We next confirmed that Pellino-1 is a regulator of human airway epithelial cell signaling, using primary human epithelial cells. Consistent with our previous results (Bennett et al., 2012), Pellino-1 knockdown by siRNA reduced the induction of proinflammatory CXCL8 and IL-6 release upon TLR3 activation at 24 h post-challenge (Figures 1C,D). However, markers of the antiviral responses such as CXCL10 and CCL5 release, and IFNβ expression, were unchanged (Figures 1E–G). There were no significant differences observed in any of the measured cytokines at earlier time points (4–16 h).

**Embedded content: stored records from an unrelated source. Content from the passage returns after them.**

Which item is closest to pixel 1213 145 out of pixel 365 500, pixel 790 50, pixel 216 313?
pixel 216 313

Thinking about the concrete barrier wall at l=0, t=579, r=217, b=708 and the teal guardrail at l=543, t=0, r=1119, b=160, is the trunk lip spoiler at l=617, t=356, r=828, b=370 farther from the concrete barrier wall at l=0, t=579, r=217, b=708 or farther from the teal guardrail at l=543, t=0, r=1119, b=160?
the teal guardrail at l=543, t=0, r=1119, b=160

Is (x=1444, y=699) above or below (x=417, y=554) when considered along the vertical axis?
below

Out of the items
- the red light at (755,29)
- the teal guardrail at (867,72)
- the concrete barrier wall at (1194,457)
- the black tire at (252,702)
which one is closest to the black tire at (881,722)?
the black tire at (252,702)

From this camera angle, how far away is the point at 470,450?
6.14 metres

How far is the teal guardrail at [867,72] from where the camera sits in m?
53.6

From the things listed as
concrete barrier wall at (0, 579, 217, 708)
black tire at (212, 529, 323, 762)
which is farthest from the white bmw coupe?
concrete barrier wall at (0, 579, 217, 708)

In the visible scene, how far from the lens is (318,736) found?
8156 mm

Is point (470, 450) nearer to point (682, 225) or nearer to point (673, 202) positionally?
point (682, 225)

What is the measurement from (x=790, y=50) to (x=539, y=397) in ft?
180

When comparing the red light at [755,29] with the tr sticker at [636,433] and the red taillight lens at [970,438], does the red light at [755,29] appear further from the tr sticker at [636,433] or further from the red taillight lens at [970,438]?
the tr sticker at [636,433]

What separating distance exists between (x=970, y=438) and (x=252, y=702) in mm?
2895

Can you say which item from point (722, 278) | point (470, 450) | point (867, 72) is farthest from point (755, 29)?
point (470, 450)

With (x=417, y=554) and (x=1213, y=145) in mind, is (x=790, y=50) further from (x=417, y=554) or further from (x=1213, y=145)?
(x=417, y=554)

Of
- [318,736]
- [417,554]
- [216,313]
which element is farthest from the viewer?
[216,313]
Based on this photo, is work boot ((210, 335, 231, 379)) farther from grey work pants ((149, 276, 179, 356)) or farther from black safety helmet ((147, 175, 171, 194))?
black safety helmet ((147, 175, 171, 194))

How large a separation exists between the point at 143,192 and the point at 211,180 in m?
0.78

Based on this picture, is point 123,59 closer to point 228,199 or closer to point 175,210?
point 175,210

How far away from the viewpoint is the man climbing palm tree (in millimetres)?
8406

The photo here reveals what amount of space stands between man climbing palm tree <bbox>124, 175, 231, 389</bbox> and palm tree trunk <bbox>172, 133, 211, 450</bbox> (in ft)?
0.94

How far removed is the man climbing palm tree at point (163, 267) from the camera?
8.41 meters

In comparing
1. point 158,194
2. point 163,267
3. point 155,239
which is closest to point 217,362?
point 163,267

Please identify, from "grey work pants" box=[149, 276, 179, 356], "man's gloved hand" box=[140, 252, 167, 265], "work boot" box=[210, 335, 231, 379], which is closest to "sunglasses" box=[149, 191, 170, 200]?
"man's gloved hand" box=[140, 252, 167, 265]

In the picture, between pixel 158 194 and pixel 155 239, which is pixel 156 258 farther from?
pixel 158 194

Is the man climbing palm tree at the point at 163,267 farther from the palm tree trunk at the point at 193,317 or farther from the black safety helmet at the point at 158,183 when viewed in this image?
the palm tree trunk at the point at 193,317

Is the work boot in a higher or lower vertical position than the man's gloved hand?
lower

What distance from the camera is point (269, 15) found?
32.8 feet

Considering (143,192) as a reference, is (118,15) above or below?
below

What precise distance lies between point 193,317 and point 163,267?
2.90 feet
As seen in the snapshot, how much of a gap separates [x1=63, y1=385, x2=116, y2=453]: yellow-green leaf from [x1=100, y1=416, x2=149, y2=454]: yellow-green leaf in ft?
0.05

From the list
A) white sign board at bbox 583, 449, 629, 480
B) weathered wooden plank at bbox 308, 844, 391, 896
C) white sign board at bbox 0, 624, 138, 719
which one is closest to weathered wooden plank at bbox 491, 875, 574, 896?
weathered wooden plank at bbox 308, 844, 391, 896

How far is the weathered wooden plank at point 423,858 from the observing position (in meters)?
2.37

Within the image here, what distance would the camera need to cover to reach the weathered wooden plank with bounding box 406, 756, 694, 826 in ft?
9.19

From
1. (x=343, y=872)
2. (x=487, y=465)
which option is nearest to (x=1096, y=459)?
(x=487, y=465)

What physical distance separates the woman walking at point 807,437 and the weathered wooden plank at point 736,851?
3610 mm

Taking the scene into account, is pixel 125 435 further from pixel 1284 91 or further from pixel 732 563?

Loss of Pellino-1 has been shown to protect against septic shock induced by TLR3 ligands (Chang et al., 2009). We recapitulated these in vivo murine observations by intraperitoneal injection of poly(I:C) + D-Galactosamine and confirmed that genetic deficiency of Peli1 inhibited IL-6 and TNFα levels in serum (Supplementary Figure 2). Having confirmed this phenotype, we determined if Peli1−/− reduced inflammatory responses to TLR3 activation in the airways. Using neutrophils as a marker of the inflammatory response elicited to intranasal instillation of poly(I:C), we found no difference in the total numbers of neutrophils recruited to the airways between wild type and knockout animals (Figure 2A), and found no reduction in KC or CCL2 levels in BALF of Peli1−/− mice (Figures 2B,C). Levels of CCL5 and IFNβ were also preserved in these animals, although there was an isolated non-significant reduction in CXCL10 expression (Figures 2D–F). Surprisingly, and in contrast to results seen with intraperitoneal poly(I:C) administration, at 24 h post-instillation we observed higher levels of TNFα and IL-6 in the BALF of knockout animals stimulated with poly(I:C) (Figures 2G,H), and upregulated expression of IL-6 mRNA in the lung (Figure 2I), though expression of these cytokines had decreased by 48 h.

Figure 2.

Figure 2

Peli1−/− mice show increased proinflammatory responses to TLR3 activation. Peli1−/− mice and age- and sex-matched wild type littermate controls were given a single dose of 100 μg poly(I:C) or PBS (control) i.n. under gaseous anesthesia. Animals were sacrificed and lavaged at the time points indicated, and total cell number in BALF enumerated by haemocytometer, with the number of neutrophils determined by differential cell counts calculated by microscopic analysis of cytospin preparations (A). Levels of the cytokines KC (B), CCL2 (C), CCL5 (D), TNFα (G), and IL-6 (H) in BALF were determined by CBA. IFNβ (E), CXCL10 (F), and IL-6 (I) expression levels were determined by qRT-PCR of homogenized whole lung. Individual data points show a single mouse, and data panels show mean ± SEM; Peli1+/+ mice PBS n = 6, PIC 24 h n = 6, PIC 48 h n = 6; Peli1−/− mice PBS n = 6, PIC 24 h n = 6, PIC 48 h n = 6. Significant differences between groups are indicated by *p < 0.05, as measured by two-way ANOVA with Sidak's post-test (statistical analysis was conducted upon dCt values for qRT-PCR data).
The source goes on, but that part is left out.